Afterwards, as she surveyed Harry's handiwork, she wished she had taken out two blue or grey marbles, for the red effect was sinister. Harry had created a woman with staring red eyes in a snow face like a death mask. With the black scarf draped round her head and the Indian blouse fluttering in the wind, the snow-woman looked remarkably lifelike and ghoulish.
A gong sounded from the hotel. 'Lunch!' said Harry. 'Let's get to the dining- room before the rest of them. I want to see their reactions.'
They left their coats in the lounge and hurried into the dining-room.
Daisy, Mary, Jennifer and the colonel came in together.

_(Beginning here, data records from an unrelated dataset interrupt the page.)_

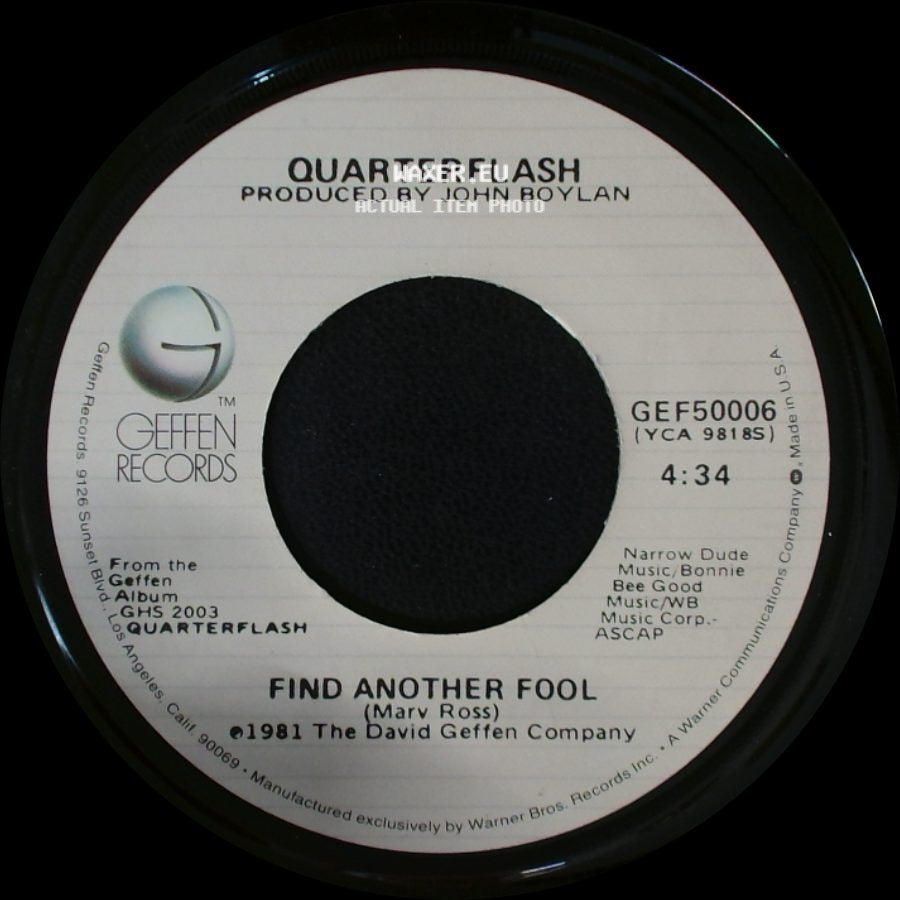 Quarterflash - Cruisin' With The Deuce / Find Another Fool side B
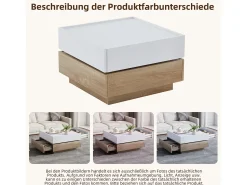 Mesa De Centro*Merax Mesa de centro quadrada com tampo giratório 360° - 60 x 60 x 38 cm - Aglomerado - + Nogueira natural Branco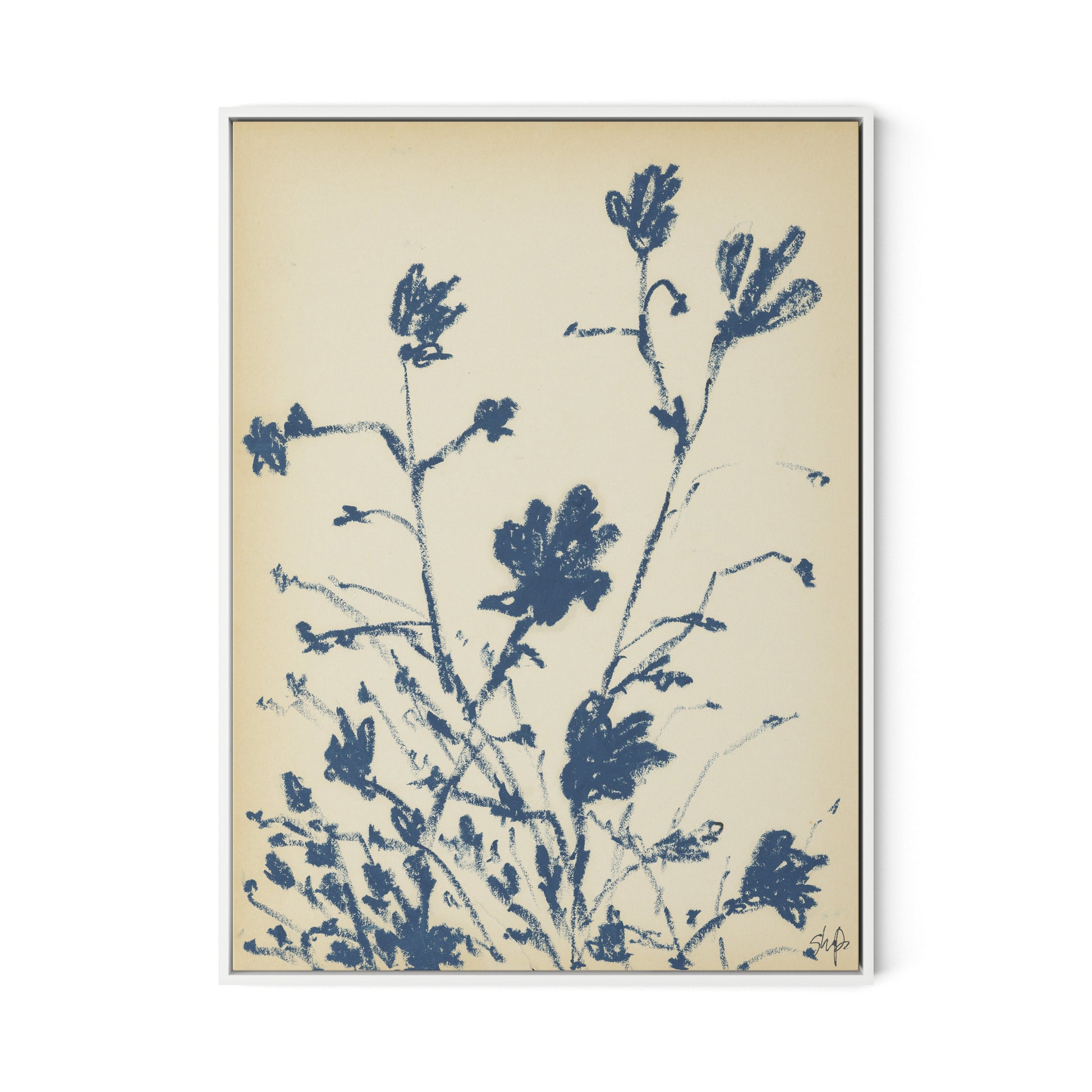 Summer Weed Canvas Floater Framed / 24 x 32 in / White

The colonel stopped dead. 'By George,' he said. 'Would you look at that!'
Outside the window the red marble eyes glared in at them from the white face and the black scarf moved in the wind and the blouse fluttered. In that moment, Agatha realized the snow-sculpted features bore a remarkable resemblance to the dead Francie.
'Is it something out of a carnival?' asked Daisy.
But Mary uttered a moan, put a shaking hand to her lips and fainted dead away.
EIGHT
'THE phones are still down,' said the colonel after lunch. Mary was lying down in her room being ministered to by Jennifer.